La turbolenta catena antistante, verso cui marciavamo, arrosso’; e da quel momento un caleidoscopio di toni caldi, dal rosso all’indaco, muto’ progressivamente su un arco compreso tra il Cordon Marconi e il Cordon Adela. Al centro del quadro invece, di fianco alla mole indorata del Fitz Roy, il grande disco purpureo della luna continuo’ a navigare alto nel cielo via via piu’ violetto. Infine, spentosi il crepuscolo, tutto, anche dentro di noi, ritorno’ grigio e terribilmente irragiungibile. (166-7)
Non avrei mai intrapreso la scalata del Pilastro Rosso sapendo che mi avrebbe riservato tanti problemi. Ma neppure l’avrei tentata se il Pilastro non mi fosse apparso tanto attraente e misterioso. Parra’ strano, ma e’ su questo pensiero che si regge quasi sempre la logica dell’avventura alpinistica. (186)
Mentre caliamo silenziosi lungo il piccolo sentiero imbiancato di neve, penso alla montagna com’era nel giorno della nostra partenza, inondata di sole, di colori, di vita. Com’e’ tutto diverso ora, e quanto sbiadite appaiono anche le nostre speranze di appena tre giorni fa. Eppure gia’ pensiamo di ritentare il Pilastro Rosso. (197)

■ **CONSEGNE**:
- A) Nel brano, di fianco a quale montagna il disco purpureo della luna continuò a navigare alto nel cielo?
- B) Cita dal brano il passo che comincia con "La turbolenta catena" e finisce con "terribilmente irragiungibile. (166-7)".

■ **DATI REGISTRATI**:
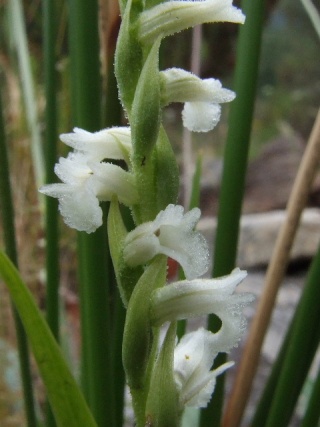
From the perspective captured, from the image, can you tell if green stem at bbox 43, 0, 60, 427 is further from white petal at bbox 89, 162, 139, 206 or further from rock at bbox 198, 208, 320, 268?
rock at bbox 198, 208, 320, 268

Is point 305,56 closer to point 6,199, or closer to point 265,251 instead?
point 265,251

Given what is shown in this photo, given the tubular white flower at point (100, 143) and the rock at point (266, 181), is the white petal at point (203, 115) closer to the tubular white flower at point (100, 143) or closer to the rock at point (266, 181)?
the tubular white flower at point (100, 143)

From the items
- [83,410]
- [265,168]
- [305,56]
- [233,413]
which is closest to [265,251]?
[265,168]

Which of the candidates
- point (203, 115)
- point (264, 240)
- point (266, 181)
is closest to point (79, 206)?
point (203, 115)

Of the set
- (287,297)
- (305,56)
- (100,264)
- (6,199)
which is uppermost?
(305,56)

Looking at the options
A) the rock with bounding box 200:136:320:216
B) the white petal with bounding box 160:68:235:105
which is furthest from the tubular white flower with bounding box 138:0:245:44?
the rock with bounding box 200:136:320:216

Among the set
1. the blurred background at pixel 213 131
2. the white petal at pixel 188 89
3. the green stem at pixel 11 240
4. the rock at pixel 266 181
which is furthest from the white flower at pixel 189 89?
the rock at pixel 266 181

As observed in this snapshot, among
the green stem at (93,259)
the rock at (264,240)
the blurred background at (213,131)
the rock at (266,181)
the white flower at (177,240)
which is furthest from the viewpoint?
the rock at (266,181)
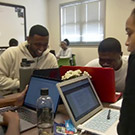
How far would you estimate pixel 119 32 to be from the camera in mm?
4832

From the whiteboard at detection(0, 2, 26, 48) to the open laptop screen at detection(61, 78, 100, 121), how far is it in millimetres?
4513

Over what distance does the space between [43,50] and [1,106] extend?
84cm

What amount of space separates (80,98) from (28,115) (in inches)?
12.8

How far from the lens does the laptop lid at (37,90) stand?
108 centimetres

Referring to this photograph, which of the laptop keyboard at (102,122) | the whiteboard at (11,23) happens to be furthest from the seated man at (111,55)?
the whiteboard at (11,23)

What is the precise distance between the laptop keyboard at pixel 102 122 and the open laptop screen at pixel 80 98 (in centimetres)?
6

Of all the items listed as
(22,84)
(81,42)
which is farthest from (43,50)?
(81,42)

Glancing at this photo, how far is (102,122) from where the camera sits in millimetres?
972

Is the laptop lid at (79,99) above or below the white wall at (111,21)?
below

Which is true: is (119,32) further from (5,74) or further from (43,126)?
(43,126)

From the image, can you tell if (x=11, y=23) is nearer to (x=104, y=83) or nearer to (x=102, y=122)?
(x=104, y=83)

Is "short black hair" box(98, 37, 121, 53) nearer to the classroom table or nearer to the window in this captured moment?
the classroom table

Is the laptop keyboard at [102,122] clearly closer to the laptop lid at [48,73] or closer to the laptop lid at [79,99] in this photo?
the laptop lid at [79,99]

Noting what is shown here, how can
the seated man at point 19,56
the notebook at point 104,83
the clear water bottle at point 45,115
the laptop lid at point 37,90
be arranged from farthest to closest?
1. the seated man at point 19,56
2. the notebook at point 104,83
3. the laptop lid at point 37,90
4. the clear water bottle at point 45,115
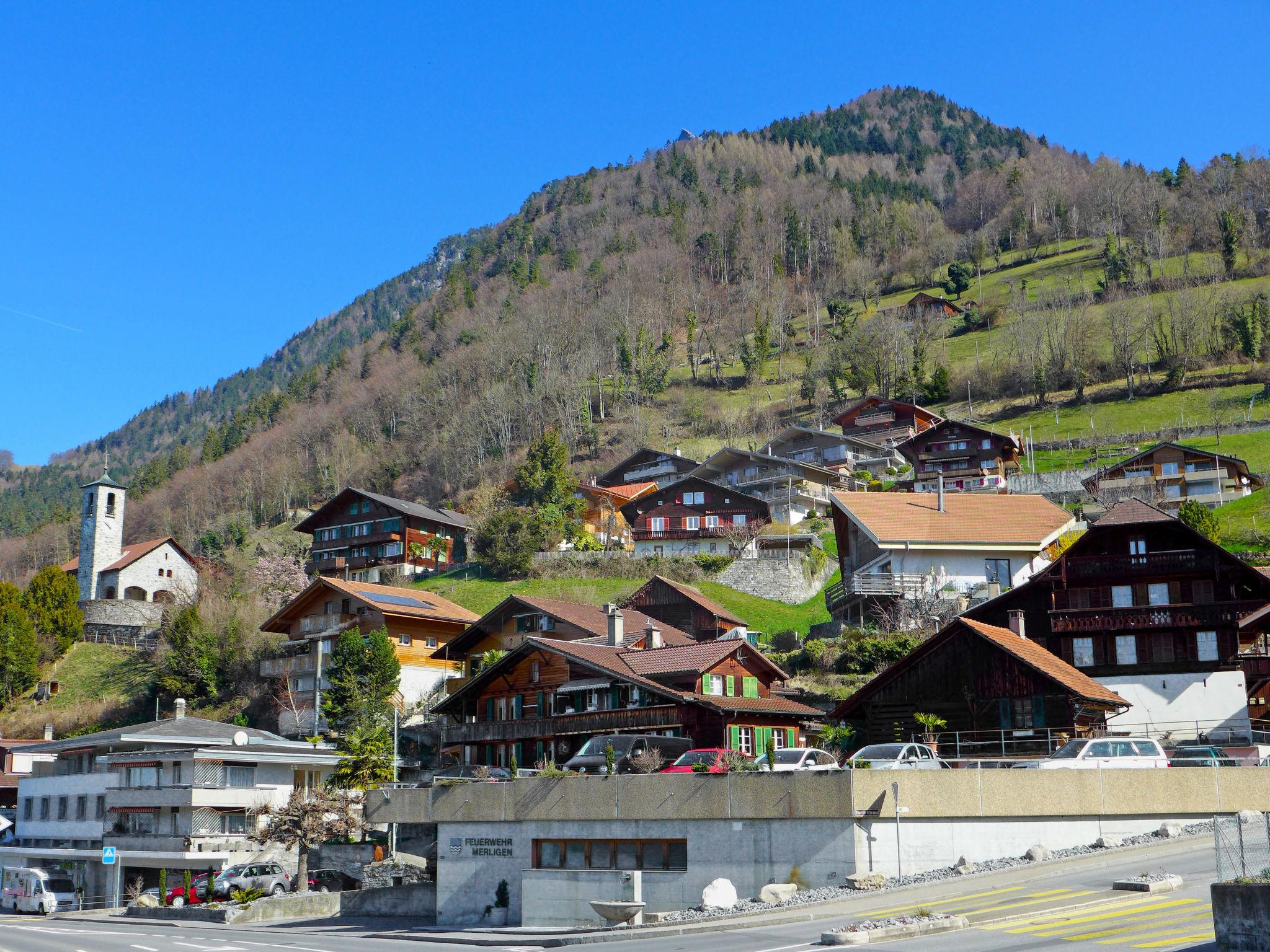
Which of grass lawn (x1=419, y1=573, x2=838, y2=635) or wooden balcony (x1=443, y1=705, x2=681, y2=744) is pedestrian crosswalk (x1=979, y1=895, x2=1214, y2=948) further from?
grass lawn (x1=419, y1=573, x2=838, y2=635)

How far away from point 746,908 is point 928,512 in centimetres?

■ **LE RISPOSTE**:
- A) Di fianco alla mole indorata del Fitz Roy.

- B)
La turbolenta catena antistante, verso cui marciavamo, arrosso’; e da quel momento un caleidoscopio di toni caldi, dal rosso all’indaco, muto’ progressivamente su un arco compreso tra il Cordon Marconi e il Cordon Adela. Al centro del quadro invece, di fianco alla mole indorata del Fitz Roy, il grande disco purpureo della luna continuo’ a navigare alto nel cielo via via piu’ violetto. Infine, spentosi il crepuscolo, tutto, anche dentro di noi, ritorno’ grigio e terribilmente irragiungibile. (166-7)